3. a) Das Berufungsgericht ist der Ansicht, die Ehefrau des Klägers habe den Unfall mitverschuldet. Sei sie nämlich - so hat es erwogen - nicht schneller als 10 km/h gefahren, wie in erster Instanz behauptet, so hätte sie bei der nach den ihr erkennbaren Umständen gebotenen Aufmerksamkeit die Gefahr erkennen und ihr begegnen können. Sie sei dann ungeschickt gefahren und habe nicht die geringe Bodenfreiheit des VW-Porsche bedacht. Sei sie aber schneller in die Kurve gefahren, so liege darin ihr Verschulden.

Das Verschulden der Ehefrau des Klägers, so hat das Berufungsgericht dargelegt, erhöhe die Betriebsgefahr des PKW, die sich der Kläger anrechnen lassen müsse. Es wiege gegenüber der "fahrlässigen und nicht gerade besonders groben Amtspflichtverletzung der Beklagten" so schwer, dass eine Schadensteilung geboten sei.

b) Diese Abwägung wird zu Unrecht von der Revision angegriffen. Das Berufungsgericht hat ersichtlich das Verschulden der Ehefrau und die sich nachteilig auswirkende geringe Bodenfreiheit des VW-Porsche in seine Erwägungen einbezogen. Dass es diesen Umständen rechtsfehlerhaft nicht das ihnen zukommende Gewicht beigemessen hat, lässt sich nicht sagen. Die Revision übersieht das nach den Feststellungen des Berufungsgerichts erhebliche Verschulden der Beklagten. Die Gefahrenstelle war für ihre Bediensteten unschwer zu erkennen und leicht zu sichern.

···

> [Aufgabenbeschreibung]:
Schreiben Sie aus der Quelle die Passage von "Das Verschulden der Ehefrau des" bis einschließlich "Schadensteilung geboten sei." wortgetreu ab.

···

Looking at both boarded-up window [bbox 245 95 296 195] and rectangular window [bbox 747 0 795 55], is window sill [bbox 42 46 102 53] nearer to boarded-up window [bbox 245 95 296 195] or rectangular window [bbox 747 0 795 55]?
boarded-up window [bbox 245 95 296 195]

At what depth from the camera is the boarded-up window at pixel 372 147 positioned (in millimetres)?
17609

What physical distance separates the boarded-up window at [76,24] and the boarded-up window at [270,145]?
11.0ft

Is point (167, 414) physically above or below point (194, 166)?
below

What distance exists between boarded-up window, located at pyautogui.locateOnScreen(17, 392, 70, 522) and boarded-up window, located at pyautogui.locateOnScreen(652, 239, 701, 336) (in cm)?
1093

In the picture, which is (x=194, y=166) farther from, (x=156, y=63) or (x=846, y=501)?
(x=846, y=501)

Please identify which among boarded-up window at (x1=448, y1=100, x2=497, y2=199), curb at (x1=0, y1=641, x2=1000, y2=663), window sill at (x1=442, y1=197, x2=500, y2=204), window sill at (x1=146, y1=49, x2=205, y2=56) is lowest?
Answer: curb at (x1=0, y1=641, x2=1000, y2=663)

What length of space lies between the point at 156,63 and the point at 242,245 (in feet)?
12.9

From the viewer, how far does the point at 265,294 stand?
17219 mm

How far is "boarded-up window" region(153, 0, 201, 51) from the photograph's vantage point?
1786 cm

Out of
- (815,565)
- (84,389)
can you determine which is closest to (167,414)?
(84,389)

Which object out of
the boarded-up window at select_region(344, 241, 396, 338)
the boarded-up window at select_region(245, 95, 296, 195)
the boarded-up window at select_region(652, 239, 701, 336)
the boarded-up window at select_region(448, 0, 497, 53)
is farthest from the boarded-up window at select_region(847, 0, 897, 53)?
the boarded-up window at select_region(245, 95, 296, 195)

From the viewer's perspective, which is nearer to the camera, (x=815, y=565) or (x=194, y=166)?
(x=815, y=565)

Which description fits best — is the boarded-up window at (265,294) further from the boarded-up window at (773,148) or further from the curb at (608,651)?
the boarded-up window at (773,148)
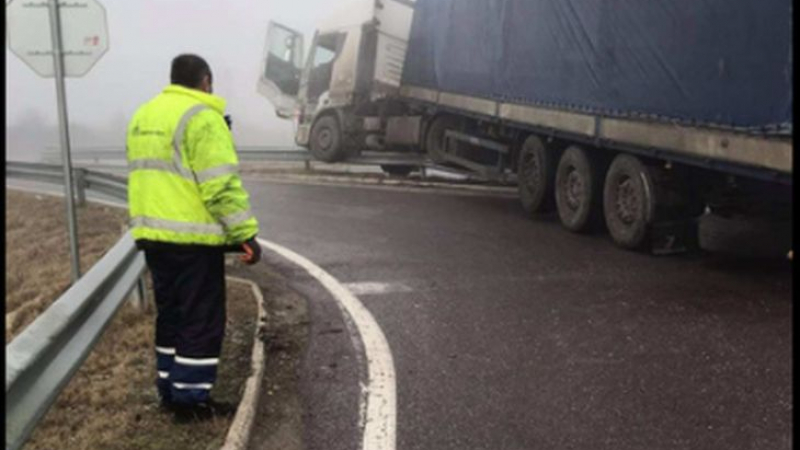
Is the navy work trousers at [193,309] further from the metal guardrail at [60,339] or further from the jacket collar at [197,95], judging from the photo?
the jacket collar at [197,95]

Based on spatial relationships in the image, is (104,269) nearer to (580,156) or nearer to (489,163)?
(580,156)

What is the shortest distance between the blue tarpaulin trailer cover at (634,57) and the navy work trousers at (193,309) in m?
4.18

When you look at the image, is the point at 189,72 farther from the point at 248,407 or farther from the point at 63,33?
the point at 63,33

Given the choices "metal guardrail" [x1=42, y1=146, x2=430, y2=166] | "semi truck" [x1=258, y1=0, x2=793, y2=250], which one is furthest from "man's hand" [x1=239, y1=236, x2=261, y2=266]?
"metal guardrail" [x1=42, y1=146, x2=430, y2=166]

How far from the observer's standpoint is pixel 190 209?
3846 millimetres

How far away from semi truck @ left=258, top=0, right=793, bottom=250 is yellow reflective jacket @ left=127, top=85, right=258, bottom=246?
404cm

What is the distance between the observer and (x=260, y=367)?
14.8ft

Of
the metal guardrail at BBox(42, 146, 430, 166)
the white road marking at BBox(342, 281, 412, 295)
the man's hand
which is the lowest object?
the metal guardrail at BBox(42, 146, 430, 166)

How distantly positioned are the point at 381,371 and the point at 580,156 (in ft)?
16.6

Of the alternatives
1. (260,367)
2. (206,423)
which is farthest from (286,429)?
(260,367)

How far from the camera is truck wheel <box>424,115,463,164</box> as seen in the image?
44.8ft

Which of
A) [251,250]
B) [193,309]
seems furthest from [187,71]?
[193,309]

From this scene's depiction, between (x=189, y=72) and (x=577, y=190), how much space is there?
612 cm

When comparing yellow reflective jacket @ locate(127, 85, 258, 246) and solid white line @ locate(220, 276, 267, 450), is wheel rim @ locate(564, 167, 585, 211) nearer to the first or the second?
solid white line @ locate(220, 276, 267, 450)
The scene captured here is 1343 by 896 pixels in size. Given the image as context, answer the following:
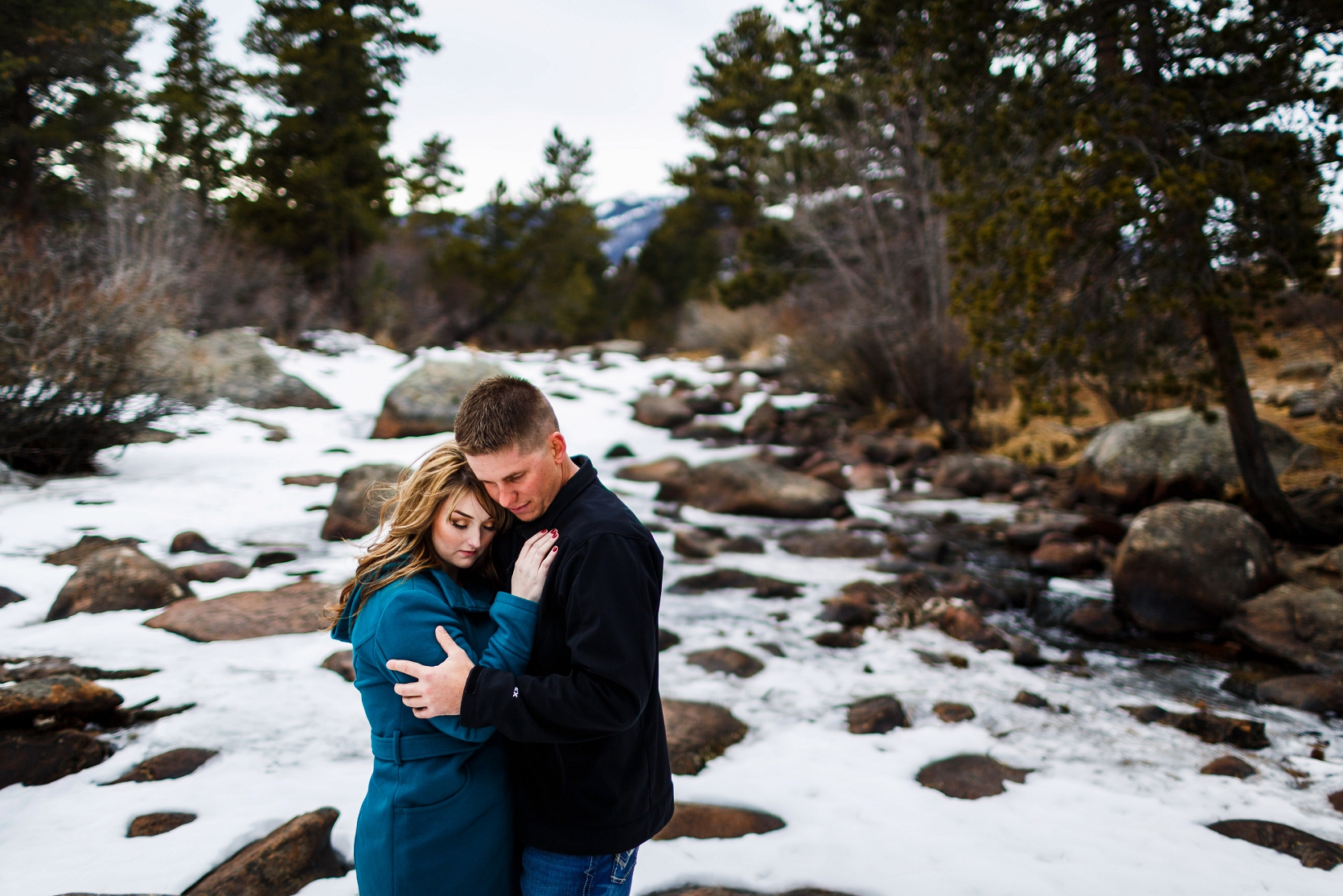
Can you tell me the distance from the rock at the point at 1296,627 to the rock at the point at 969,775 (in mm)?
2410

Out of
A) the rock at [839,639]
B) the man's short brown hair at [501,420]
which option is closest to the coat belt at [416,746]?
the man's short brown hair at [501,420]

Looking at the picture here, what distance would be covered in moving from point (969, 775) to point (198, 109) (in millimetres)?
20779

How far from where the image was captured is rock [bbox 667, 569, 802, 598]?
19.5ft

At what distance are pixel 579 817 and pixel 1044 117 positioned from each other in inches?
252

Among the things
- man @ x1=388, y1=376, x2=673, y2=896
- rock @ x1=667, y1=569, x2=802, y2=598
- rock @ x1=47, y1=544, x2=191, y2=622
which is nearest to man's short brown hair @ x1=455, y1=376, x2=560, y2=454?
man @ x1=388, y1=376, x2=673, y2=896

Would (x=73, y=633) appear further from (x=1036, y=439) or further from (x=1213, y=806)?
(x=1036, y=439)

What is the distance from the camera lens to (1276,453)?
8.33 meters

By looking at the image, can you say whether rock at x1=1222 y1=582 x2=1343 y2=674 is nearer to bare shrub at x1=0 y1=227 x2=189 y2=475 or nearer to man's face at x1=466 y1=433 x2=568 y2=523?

···

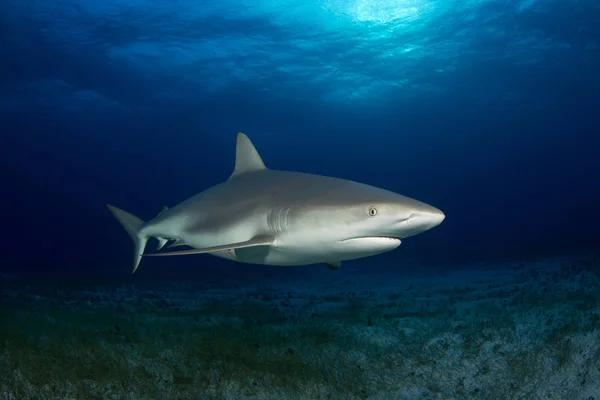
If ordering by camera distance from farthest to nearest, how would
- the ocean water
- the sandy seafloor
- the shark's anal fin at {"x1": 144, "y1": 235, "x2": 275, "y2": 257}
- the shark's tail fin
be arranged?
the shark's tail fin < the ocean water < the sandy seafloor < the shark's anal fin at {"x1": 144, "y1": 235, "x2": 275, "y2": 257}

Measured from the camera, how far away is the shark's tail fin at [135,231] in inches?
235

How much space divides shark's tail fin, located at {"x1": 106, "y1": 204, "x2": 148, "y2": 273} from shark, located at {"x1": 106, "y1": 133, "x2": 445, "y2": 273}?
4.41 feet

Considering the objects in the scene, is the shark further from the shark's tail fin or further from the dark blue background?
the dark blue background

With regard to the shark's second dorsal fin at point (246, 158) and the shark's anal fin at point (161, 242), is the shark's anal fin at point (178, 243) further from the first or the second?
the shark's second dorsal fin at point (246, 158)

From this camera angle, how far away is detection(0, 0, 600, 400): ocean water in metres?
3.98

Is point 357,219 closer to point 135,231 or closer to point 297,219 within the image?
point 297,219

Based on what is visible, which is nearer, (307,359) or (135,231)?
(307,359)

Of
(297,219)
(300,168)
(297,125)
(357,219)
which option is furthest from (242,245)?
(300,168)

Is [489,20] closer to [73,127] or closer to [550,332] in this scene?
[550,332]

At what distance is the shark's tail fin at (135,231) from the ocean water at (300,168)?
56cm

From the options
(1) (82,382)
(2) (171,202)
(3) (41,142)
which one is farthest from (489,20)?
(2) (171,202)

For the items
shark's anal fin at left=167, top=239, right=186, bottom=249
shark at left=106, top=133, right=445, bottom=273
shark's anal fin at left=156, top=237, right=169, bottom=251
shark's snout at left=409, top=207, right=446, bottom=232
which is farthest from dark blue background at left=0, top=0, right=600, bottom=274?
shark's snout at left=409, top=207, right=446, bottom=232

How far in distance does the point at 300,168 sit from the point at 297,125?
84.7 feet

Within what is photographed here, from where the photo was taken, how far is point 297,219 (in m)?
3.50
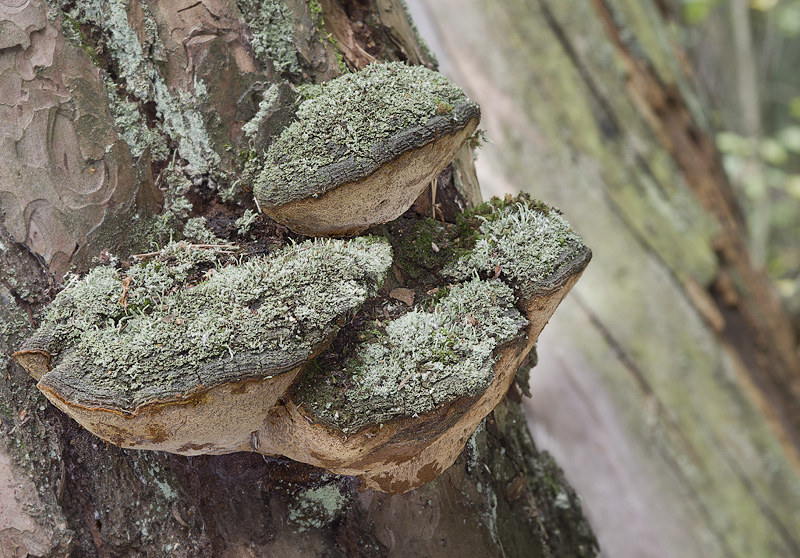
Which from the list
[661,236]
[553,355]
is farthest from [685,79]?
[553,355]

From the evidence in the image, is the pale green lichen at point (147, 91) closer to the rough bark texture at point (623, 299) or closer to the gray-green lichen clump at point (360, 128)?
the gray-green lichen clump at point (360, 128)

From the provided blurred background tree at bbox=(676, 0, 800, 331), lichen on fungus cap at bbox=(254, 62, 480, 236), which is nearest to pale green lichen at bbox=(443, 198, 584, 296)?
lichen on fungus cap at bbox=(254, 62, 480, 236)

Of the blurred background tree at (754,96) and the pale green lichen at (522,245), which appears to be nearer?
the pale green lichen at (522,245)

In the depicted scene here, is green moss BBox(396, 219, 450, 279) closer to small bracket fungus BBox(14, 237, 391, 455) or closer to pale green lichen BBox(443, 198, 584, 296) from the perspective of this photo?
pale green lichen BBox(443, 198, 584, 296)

···

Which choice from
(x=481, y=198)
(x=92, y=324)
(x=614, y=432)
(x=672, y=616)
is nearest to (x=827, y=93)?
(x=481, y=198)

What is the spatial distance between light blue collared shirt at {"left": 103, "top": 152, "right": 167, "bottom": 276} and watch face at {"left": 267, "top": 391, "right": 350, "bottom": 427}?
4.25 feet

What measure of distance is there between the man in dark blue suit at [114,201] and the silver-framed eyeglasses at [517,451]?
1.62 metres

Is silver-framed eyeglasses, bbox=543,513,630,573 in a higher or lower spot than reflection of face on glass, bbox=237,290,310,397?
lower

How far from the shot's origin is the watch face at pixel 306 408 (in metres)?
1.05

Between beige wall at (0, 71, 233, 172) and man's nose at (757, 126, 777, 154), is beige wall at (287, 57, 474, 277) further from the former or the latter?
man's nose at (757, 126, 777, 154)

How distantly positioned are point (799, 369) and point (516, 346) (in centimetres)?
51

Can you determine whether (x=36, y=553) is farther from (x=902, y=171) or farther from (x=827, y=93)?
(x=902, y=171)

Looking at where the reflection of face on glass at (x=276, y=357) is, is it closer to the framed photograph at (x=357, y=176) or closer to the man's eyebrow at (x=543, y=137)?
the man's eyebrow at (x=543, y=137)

···

> [Korrekte Antwort]:
Das Verschulden der Ehefrau des Klägers, so hat das Berufungsgericht dargelegt, erhöhe die Betriebsgefahr des PKW, die sich der Kläger anrechnen lassen müsse. Es wiege gegenüber der "fahrlässigen und nicht gerade besonders groben Amtspflichtverletzung der Beklagten" so schwer, dass eine Schadensteilung geboten sei.